I chose .animate() because .anim() and .animateProperty() are provided by dojo.NodeList-fx, and didn't want to conflict:
dojo.extend(dojo.NodeList, {
animate: function(props, duration, easing, onEnd){
return this.forEach(function(n, i, a){
var anim = d.anim(n, props, duration, easing);
if(onEnd && i == a.length - 1){
d.connect(anim, "onEnd", this, onEnd);
}
}, this); // dojo.NodeList
}
});
This creates and plays the animations instantly rather than considering the performance implications, so I wouldn't suggest doing this in large pages, but in the simple cases -- it's perfect. With just a few lines of code, we've provided a quick and easy way to animate some css properties without the extra fx and NodeList-fx modules:
dojo.query("li").show().animate({ height:40 }).onclick(function(e){ /* code */ });
And the last item of the evening was the silliest of all: implement dojo.conflict() based on Neil's awesome 'bling' article:
d.conflict = function(){
// summary: Create our $
$ = d.mixin(function(){ return d.mixin(d.query.apply(this, arguments), $.fn); }, { fn: {} });
}
if(d.config.bling){ d.conflict(); }
Dojo doesn't (rather, tries very hard not to) conflict with the other Libraries, and doesn't use any global variables other than the namespace(s). The $ function is quite handy to type: Prototype uses it for byId, jQuery for the entire API, Moo, etc, etc. As a Dojo user, you too can participate in the the quest for the holy bling, potentially causing conflicts along the way. This too can be disabled (excluded) by setting conflict:"off" in the build profile.
By calling dojo.conflict() (or setting djConfig = { bling:true }), you are able to take control of the global $ variable and map it to dojo.query() so you can write Dojo code that looks like this:
$("#someId > span")
.hover(function(e){
$(e.target)[(e.type == "mouseover" ? "addClass" : "removeClass")]("hovered");
})
.style({ color:"red" })
.appendTo("#otherId div")
.wrap("a").attr("href","http://dojotoolkit.org")
.onclick(function(e){
if(!confirm("Really leave?")){
e.preventDefault();
}
});
I've put the full code as well as a minified version you can drop into any page that has Dojo on it. Feel free to use it freely, the license is identical to Dojo's (AFL/newBSD) and is available to them under the terms of my CLA so they are welcome to use it, too.
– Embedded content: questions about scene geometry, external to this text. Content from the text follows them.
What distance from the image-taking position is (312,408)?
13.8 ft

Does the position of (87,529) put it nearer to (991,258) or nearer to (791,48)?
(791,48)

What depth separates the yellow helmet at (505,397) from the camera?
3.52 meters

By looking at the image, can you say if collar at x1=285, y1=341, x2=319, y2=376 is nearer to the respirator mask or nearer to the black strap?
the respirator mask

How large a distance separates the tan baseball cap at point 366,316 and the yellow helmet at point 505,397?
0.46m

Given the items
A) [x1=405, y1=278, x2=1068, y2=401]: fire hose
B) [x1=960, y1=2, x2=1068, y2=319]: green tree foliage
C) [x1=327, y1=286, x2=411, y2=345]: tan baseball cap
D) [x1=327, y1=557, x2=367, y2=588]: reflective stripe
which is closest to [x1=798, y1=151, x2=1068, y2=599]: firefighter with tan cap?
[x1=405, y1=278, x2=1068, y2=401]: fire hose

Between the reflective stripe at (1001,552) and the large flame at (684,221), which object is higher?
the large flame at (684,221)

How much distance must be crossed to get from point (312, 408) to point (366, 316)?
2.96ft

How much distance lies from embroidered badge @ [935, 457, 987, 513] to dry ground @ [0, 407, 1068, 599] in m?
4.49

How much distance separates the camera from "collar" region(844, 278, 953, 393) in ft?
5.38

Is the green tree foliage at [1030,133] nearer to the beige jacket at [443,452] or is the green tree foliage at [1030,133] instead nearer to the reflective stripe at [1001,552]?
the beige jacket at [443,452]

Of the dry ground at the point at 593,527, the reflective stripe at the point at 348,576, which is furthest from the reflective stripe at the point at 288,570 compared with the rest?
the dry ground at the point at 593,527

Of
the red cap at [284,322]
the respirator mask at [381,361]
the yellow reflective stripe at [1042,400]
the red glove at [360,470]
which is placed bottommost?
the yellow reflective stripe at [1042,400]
I've also put up the sample pluginProfile.js code, should you be interested in building this too, into your dojo.js directly, or experimenting with the buildExclude syntax. The entire API adds 958 bytes of code (after gzip. With comments it is roughly 13k), which is slightly more than I had hoped for (before I got carried away with new functions it was a staggering 581 bytes). With it you are provided the some handy APIs:
- dojo.show(node, speed)
- dojo.hide(node, speed)
- dojo.wrap(node, nodeType)
- dojo.query(..).show(speed).hide(speed).wrap(nodeType)
- dojo.conflict(); $(...).show(speed)
- dojo.query(..).append(selector)
- dojo.query(..).appendTo(selector)
- dojo.query(..).animate({ /* props */ })
- dojo.query(..).hover(function(e){}, function(e){})
The whole package can also be downloaded as a tarball, including a simple test. This is the "initial version", 0.1: http://higginsforpresident.net/js/plugins-0.1.tar.gz
Writing Dojo "plugins" is fun. Any other simple functions you can think of? What convenient stuff would you like to see stubbed off of dojo.query/dojo?